Father Anselmo receded a pace, like one pricked in conscience, and the
paleness of his ascetic features took a deadly hue. His lips moved as if
he would have spoken, but the sounds were smothered by an oppression
that denied him utterance. The gentle Florinda saw his distress, and she
endeavored to interpose between the impetuous youth and her charge.
"It may be as you say, Signor Monforte," she said—"and that the Senate,
in its fatherly care, searches a partner worthy of an heiress of a house
so illustrious and so endowed as that of Tiepolo. But in this, what is
there more than of wont? Do not the nobles of all Italy seek their
equals in condition and in the gifts of fortune, in order that their
union may be fittingly assorted. How know we that the estates of my
young friend have not a value in the eye of the Duke of St. Agata as
well as in those of him that the Senate may elect for thy husband?"
"Can this be true?" exclaimed Violetta.
"Believe it not; my errand in Venice is no secret. I seek the
restitution of lands and houses long withheld from my family, with the
honors of the Senate that are justly mine. All these do I joyfully
abandon for the hope of thy favor."
"Thou nearest, Florinda: Don Camillo is not to be distrusted!"
"What are the Senate and the power of St. Mark that they should cross
our lives with misery? Be mine, lovely Violetta, and in the fastnesses
of my own good Calabrian castle we will defy their vengeance and policy.

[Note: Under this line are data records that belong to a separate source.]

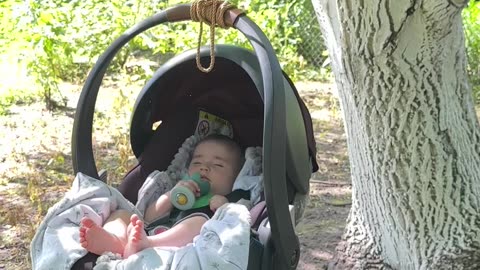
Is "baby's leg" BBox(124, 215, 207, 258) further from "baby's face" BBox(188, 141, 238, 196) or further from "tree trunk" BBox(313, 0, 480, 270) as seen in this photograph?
"tree trunk" BBox(313, 0, 480, 270)

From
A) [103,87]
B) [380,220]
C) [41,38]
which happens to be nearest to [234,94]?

Their disappointment shall furnish merriment for my vassals, and our
felicity shall make the happiness of thousands. I affect no disrespect
for the dignity of the councils, nor any indifference to that I lose,
but to me art thou far more precious than the horned bonnet itself, with
all its fancied influence and glory."
"Generous Camillo!"
"Be mine, and spare the cold calculators of the Senate another crime.
They think to dispose of thee, as if thou wert worthless merchandise, to
their own advantage. But thou wilt defeat their design. I read the
generous resolution in thine eye, Violetta; thou wilt manifest a will
superior to their arts and egotism."
"I would not be trafficked for, Don Camillo Monforte, but wooed and won
as befitteth a maiden of my condition. They may still leave me liberty
of choice. The Signor Gradenigo hath much encouraged me of late with
this hope, when speaking of the establishment suited to my years."
"Believe him not; a colder heart, a spirit more removed from charity,
exists not in Venice. He courts thy favor for his own prodigal son; a
cavalier without honor, the companion of profligates, and the victim of
the Hebrews. Believe him not, for he is stricken in deceit."
"He is the victim of his own designs, if this be true. Of all the youths
of Venice I esteem Giacomo Gradenigo least."
"This interview must have an end," said the monk, imposing effectually,
and compelling the lover to rise. "It would be easier to escape the
toils of sin than to elude the agents of the police. I tremble lest this
visit should be known, for we are encircled with the ministers of the
state, and not a palace in Venice is more narrowly watched than this.
Were thy presence here detected, indiscreet young man, thy youth might
pine in a prison, while thou would'st be the cause of persecution and
unmerited sorrow to this innocent and inexperienced maiden."